Z Nation was the first post-apocalyptic zombie tv show to feature Native Americans and it was bad… bad… really bad… I’m sure there was something redeeming… Eddie Spears is cute.
Recently the SyFy channel announced that they would air an upcoming episode that featured Native American people living on their reservation post-apocalypse. And there was a resounding “INDIANS ON TV! POST-APOCALYPTIC INDIANS ON TV!” because we tend to get a little bit excited knowing that (1) somebody is trying to make an effort to show a representation of us as alive, futuristic people and (2) hey we actually survived an apocalypse in this fictional universe!
As I have said before, Natives aren’t really represented in post-apocalyptic shows and movies which I find very interesting because Native people have actually survived apocalypses/ the end of the world before… If you want to know more you should read my blog about The Walking Dead and Settler Colonialism. Or listen to this radio interview.
It seems to me that by the time the futuristic apocalypse rolls around Native people have already vanished (as per the “vanishing Indian” trope), so they aren’t a part of this “new world.” Either that, or Native people are just straight chillin’ someplace else, probably on their reservations, and they don’t need to get involved in all that junk where people go into hordes of zombies and think it’s a good idea to try to lead them around (THAT WAS NEVER A GOOD IDEA RICK. NEVER.)
Z-Nation is a bit different because in this post-apocalypse there is a dude who is part zombie or something and they think he might be a cure? I don’t know I’ve only watched two episodes. And this episode was billed as a great thing because it featured many Native actors and a very Native specific storyline.
I watched it because I like seeing Indians on TV. I’ve written about this before in my blog where I explore the “Native Cameo.”“Native Cameos” are those 1-2 episode, sometimes intermittent appearances by Native characters on television shows. What I have found *spoiler alert* is that these Native Cameos resettle settler colonial claims to legitimacy, meaning, they justify, and normalize colonization and settler colonial occupation of Indigenous spaces and Indigenous histories.
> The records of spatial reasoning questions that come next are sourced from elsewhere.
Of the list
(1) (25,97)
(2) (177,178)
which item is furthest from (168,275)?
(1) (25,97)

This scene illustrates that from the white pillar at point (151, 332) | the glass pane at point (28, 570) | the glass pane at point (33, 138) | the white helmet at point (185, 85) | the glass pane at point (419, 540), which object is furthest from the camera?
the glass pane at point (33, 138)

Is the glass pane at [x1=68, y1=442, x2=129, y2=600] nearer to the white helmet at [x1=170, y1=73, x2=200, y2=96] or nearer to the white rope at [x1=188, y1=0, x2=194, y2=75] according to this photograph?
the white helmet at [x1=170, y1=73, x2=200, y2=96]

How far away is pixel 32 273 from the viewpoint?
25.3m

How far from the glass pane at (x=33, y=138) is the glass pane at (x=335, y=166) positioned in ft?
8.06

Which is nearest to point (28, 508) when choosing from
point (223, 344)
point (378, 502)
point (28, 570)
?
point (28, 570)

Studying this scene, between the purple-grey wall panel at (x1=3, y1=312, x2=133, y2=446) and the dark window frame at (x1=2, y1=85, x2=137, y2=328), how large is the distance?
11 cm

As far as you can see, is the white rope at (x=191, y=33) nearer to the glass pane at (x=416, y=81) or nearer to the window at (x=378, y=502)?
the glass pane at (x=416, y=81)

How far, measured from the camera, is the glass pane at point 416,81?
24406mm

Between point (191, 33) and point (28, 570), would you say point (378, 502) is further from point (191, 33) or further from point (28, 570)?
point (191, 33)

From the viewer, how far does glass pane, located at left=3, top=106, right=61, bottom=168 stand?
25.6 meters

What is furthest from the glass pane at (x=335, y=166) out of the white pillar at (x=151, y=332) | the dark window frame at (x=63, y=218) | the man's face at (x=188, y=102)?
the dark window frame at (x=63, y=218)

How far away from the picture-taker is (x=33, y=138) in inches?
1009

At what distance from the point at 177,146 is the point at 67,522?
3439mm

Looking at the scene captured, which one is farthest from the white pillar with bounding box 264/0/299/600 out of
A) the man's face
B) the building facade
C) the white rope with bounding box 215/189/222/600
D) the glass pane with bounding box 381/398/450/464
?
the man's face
To better critically analyze (or what I like to call “engage in Indigenous media analytics”) I have provided the following cheat sheet of what I have noticed about these Native cameos. In the Native Cameo:
1. Native Americans are spiritual peoples full of knowledge that is specifically aimed at addressing answers to questions and conundrums of main characters (Spiritual & Knowledgeable)
But ultimately what I was arguing was that
Understanding, discussing, and complicating the Native Cameo is important. We are more than just cameos to a world that tries to pretend like we don’t exist, or that we aren’t fully functioning nations of people who deserve equal footing in politics and culture. Our worlds are more than just other to the “real” or “normal” world that is often portrayed on television. When we are represented in places like Network television it can and should speak to our continued investment in our shared existence, in our shared experiences on Indigenous lands.
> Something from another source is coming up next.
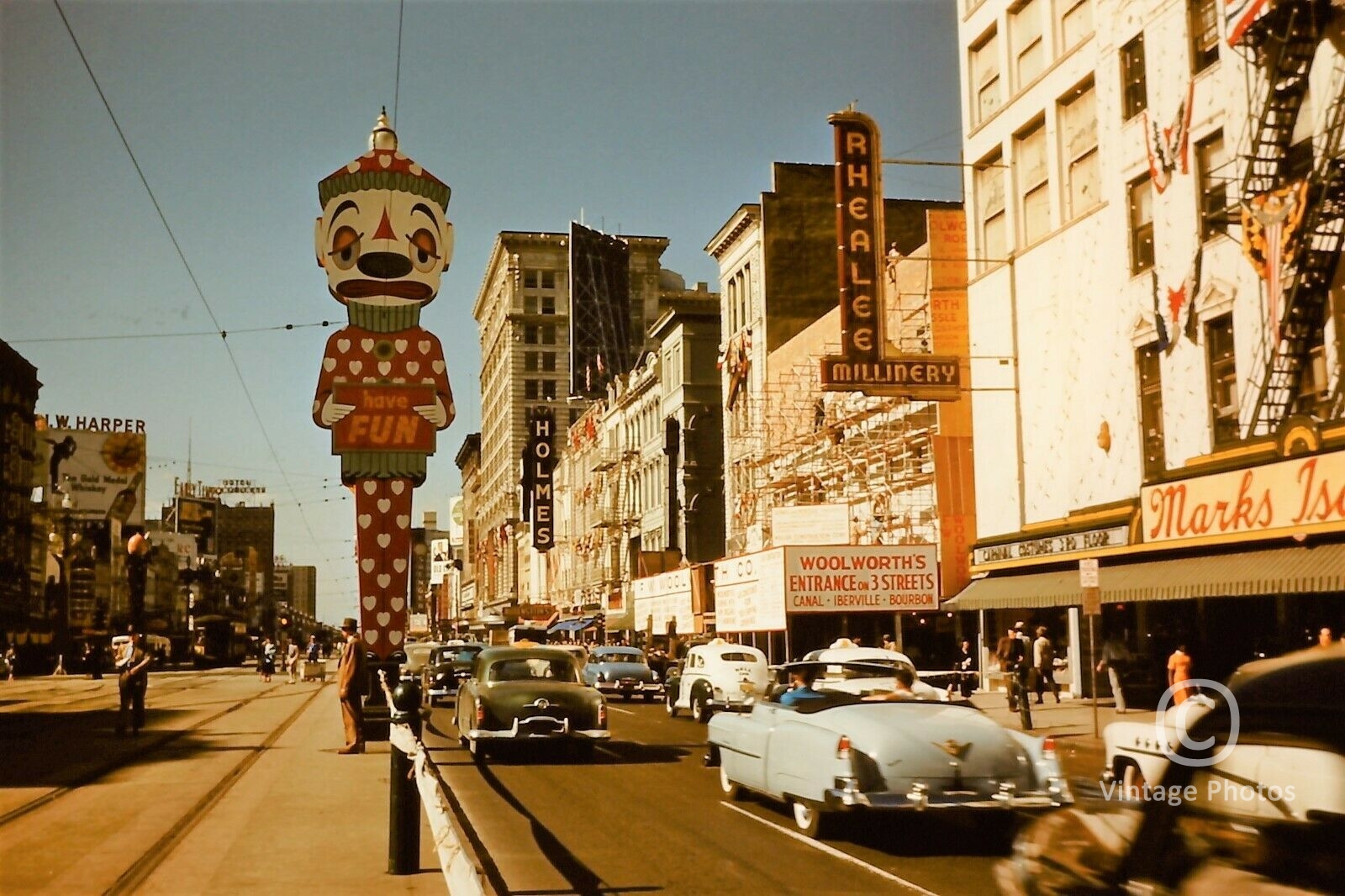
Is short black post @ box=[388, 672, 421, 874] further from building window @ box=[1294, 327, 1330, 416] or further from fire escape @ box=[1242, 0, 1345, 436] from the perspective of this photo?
building window @ box=[1294, 327, 1330, 416]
Now, while I think Z-Nation did complicate some of the usual Native Cameo points in their episode. (For instance there is a big attempt to have a “strong female Native” character here. She is the one who ends up in charge). There was still a lot of really problematic storylines that actually resulted in me and my friends GUFFAWING (yes, guffawing). And by the end of the episode the show had checked off every last one of my cameo requirements… (except mascots. Almost Z-Nation. Almost)
In the episode the main characters are running from a zombie-storm (z-storm) that is wide, moving fast and driving them toward the grand canyon. When they get there they meet up with a bunch of Indians living on the land, some in the sacred mountains of the tribe, others in the casino. There is the Chief (whose name is Danny) and the Mad Indian Guy (whose name is Gordon) and the Indian Princess Daughter (I didn’t catch her name) and the Medicine Woman plus several unspoken Indian parts. The Indians introduce themselves by saying “This is tribal land, no visitors allowed." And after they are told that there is a horde of zombies coming their way… they refuse to leave. And all heck breaks lose.
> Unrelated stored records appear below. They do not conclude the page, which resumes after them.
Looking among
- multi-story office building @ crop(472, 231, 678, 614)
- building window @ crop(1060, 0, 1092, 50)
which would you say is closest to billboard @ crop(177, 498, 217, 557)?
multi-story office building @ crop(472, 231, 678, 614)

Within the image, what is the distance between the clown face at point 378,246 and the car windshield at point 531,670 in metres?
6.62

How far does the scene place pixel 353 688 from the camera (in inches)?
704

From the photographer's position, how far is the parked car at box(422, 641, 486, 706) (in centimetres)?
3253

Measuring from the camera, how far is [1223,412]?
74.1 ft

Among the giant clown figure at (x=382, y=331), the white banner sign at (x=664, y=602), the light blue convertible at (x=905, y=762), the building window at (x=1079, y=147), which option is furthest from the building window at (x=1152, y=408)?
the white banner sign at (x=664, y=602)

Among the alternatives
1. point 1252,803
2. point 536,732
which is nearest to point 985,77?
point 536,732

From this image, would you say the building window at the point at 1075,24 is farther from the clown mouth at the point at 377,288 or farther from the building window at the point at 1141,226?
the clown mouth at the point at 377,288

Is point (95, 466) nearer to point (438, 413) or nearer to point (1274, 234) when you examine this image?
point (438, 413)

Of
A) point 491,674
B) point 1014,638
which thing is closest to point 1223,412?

I offer you here my picture essay of this episode. Enjoy.
The Native Cameo in Z-Nation: A Picture Essay
Now everybody's friends.
Final conclusion: These Natives need their own zombie-apocalypse show. It would be awesome. There's some work to do... yes. Much actually. Many, many things. But if Eddie Spears ain't on the television each week what's the point of television anyway? Get on it Z-Nation. And then hire some really good Native writers. Lots of them actually. And Directors. This could be awesome. (This episode was not.)
no:'olchwin-ding, no:'olchwin-te (to growold in a good way): The Hupa Flower Dance and the revitalization of women’s coming of age ceremonies in Native California
The following is an excerpt from my in progress book based on research I have been doing for the past few years on the revitalization of women's coming of age ceremonies in Native California. People have been asking "where's the blog?!" And I can only respond "I'm trying to write a book!" So I thought I'd give a sneak preview of what I'm working on and a little bit more info about my academic life and why women's coming of age ceremonies are so important for Native communities.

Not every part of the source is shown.